En revanche il est établi que la salariée assurait la responsabilité du service technique comportant une équipe de 4 à 6 salariés dont elle organisait le travail quotidien par l'établissement de leurs plannings ; qu'elle assurait une grande variété de tâches en autonomie, et bénéficiait de fait d'une délégation de la direction pour engager des dépenses d'intendance et pour procéder à des recrutements auprès du Pôle emploi de personnel du service d'entretien, qu'elle assurait la gestion d'un ensemble immobilier de petite taille comportant outre le foyer des appartements extérieurs situés sur plusieurs villes du Tarn. Enfin, elle rendait compte de son activité au directeur à compter de mars 2017, la preuve d'un rattachement de la salariée à une hiérarchie intermédiaire n'étant pas rapportée à compter de cette date.
Les tâches ainsi accomplies sont sans rapport avec celles pouvant relever du poste de secrétaire de niveau D 300 mentionné tant sur les avenants au contrat de travail que sur les bulletins de salaire de Mme [R]. La lettre de mission établie par l'employeur le 5 mars 2018 (pièce 24) ne laisse d'ailleurs pas de doute sur le caractère inadapté du classement retenu en D300, la salariée se voyant confier une mission de responsable de maintenance et de sécurité et de management de l'équipe technique (restauration , nettoyage, maintenance) avec fixation d'objectifs qualitatifs (élaboration de procédure de contrôle qualité, objectifs de travail du service technique, suivi quotidien des procédures et de la qualité.)
Les missions confiées à la salariée et les tâches effectuées par la salariée dans les conditions susvisées permettent de classer la salariée au niveau d'agent de maîtrise assimilé cadre F375 à compter du 1er mars 2017.
Il est donc justifié d'allouer à Mme [R] sur la période de mars 2017 à juin 2019 inclus , sur le fondement du salaire minimum conventionnel correspondant à la classification retenue et après prise en compte du tableau fourni par la salariée en pièce 82 précisant :
-le salaire perçu et le montant du salaire brut mensuel dû
- la prime d'ancienneté et la prime de déroulement de carrière dues et les sommes perçues à ce titre,
- les congés payés versés et les sommes dues à ce titre
les sommes suivantes:
- rappel de salaire: 9817,50 euros
- indemnités de congés payés afférente: 981,75 euros
- prime d'ancienneté: 4 817,36 euros
- prime de déroulement de carrière: 1314,30 euros
soit un total de 16 930,91 euros
Il convient de fixer la rémunération mensuelle due à la salariée au 1er juillet 2019 à la somme de 2845,44 euros s'établissant comme suit:
- 2340 euros salaire minimum conventionnel du niveau F375
- prime ancienneté 305,76 euros
- prime de déroulement de carrière199,68 euros
La salariée était en arrêt de travail pour maladie depuis le 5 juillet 2019 et n'a pas repris son activité. Elle ne justifie pas des indemnités journalières reçues et sera déboutée de sa demande en paiement de salaire à compter de juillet 2019.
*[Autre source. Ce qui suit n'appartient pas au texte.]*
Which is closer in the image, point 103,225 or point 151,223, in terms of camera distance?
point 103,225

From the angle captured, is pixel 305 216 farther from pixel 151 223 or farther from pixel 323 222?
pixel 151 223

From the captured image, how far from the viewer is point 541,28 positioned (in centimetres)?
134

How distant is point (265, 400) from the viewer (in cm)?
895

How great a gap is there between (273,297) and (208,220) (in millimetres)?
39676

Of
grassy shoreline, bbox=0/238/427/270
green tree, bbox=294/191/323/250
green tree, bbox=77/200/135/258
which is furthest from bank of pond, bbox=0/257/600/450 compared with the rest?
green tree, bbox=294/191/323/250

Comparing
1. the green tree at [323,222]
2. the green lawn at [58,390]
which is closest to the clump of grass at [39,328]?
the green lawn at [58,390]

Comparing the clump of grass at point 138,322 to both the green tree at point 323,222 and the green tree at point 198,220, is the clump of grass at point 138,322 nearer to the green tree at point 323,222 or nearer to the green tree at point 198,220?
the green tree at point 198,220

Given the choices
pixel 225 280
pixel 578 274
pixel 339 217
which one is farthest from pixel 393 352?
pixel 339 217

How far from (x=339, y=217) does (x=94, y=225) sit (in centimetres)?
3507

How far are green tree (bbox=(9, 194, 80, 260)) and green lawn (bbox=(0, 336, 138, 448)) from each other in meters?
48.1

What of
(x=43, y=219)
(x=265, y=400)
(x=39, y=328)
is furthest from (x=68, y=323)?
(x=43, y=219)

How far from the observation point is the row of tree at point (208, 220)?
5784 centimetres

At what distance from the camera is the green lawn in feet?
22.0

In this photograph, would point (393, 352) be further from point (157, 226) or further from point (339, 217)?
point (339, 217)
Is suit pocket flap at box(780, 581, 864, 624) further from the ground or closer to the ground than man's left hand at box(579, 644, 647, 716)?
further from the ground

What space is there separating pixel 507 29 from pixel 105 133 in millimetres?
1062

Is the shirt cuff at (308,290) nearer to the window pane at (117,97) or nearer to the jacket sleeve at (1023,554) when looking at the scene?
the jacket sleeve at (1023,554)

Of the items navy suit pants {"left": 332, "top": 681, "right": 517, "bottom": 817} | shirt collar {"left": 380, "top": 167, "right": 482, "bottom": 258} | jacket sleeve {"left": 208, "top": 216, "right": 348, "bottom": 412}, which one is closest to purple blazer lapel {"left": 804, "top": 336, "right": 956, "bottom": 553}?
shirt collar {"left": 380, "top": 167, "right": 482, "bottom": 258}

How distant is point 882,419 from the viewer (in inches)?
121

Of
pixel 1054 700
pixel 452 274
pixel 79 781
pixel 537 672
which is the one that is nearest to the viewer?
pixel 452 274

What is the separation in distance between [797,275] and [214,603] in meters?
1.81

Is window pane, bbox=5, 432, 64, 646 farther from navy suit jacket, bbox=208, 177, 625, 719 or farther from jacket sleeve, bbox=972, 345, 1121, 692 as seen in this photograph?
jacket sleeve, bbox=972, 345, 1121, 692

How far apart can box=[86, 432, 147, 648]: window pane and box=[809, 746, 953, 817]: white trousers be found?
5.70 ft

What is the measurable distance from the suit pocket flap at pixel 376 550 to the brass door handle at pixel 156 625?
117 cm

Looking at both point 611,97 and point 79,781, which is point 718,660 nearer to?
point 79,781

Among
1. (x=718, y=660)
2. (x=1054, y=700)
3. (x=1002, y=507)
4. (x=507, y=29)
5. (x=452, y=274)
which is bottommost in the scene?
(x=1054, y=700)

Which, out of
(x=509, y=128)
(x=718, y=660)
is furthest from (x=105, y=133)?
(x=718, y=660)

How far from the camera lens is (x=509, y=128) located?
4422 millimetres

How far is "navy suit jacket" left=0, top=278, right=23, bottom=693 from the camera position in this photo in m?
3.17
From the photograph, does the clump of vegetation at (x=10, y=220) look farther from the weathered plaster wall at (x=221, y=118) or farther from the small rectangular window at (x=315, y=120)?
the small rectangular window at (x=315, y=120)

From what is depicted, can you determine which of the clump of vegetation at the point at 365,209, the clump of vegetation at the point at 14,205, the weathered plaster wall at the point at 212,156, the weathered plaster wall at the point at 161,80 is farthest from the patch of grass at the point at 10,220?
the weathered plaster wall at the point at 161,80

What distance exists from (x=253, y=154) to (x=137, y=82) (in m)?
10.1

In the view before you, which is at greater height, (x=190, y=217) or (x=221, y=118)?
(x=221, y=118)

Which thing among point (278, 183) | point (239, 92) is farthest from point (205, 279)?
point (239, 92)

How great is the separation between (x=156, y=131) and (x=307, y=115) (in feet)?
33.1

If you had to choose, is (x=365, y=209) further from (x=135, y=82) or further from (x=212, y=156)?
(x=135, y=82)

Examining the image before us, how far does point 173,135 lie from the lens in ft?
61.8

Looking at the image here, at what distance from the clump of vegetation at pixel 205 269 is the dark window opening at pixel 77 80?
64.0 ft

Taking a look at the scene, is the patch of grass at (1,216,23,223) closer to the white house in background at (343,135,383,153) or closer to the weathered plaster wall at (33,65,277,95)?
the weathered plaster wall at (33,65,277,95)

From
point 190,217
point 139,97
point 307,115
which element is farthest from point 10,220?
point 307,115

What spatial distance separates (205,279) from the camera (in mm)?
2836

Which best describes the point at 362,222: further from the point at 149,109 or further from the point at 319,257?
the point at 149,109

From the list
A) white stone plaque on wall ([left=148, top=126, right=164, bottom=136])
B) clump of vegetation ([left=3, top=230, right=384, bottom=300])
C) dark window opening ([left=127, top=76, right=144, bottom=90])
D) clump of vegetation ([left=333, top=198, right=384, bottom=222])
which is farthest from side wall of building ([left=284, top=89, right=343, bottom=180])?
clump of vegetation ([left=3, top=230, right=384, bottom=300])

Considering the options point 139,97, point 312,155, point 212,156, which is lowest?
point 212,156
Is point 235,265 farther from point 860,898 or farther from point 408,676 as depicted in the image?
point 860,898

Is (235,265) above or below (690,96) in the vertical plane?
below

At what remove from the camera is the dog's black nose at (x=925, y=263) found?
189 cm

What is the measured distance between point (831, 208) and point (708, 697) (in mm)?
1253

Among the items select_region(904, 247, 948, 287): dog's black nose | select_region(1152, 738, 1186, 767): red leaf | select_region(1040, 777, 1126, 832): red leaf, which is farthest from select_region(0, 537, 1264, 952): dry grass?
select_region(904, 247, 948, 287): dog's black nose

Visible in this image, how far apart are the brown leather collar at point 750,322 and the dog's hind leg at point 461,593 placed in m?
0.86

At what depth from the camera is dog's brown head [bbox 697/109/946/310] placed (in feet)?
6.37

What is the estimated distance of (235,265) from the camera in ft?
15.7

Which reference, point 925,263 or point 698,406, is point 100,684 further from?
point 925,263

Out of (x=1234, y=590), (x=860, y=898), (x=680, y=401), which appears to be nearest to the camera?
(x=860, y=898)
2- sur la discrimination et le harcèlement
Discrimination
Selon l'article L1132-1 du code du travail , aucune personne ne peut être écartée d'une procédure de recrutement ou de nomination ou de l'accès à un stage ou à une période de formation en entreprise, aucun salarié ne peut être sanctionné, licencié ou faire l'objet d'une mesure discriminatoire, directe ou indirecte, telle que définie à l'article 1er de la loi n° 2008-496 du 27 mai 2008 portant diverses dispositions d'adaptation au droit communautaire dans le domaine de la lutte contre les discriminations, notamment en matière de rémunération, en raison notamment de son origine, de son sexe, de ses m'urs, de son orientation sexuelle, de son identité de genre, de son âge, de sa situation de famille ou de sa grossesse, de ses caractéristiques génétiques, de la particulière vulnérabilité résultant de sa situation économique, apparente ou connue de son auteur, de son appartenance ou de sa non-appartenance, vraie ou supposée, à une ethnie, une nation ou une prétendue race, de ses opinions politiques, de ses activités syndicales .
En première instance Mme [R] , se prévalant d'une différence de rémunération avec divers salariés présentant la même situation professionnelle, n'invoquait aucun des critères de discrimination énoncés par l'article L1132-1.
En cause d'appel, Mme [R] évoque une discrimination salariale homme-femme, en méconnaissance de l'article L3221-2 du code travail qui impose à tout employeur d'assurer pour un même travail ou pour un travail de valeur égale, l'égalité de rémunération entre les femmes et les hommes.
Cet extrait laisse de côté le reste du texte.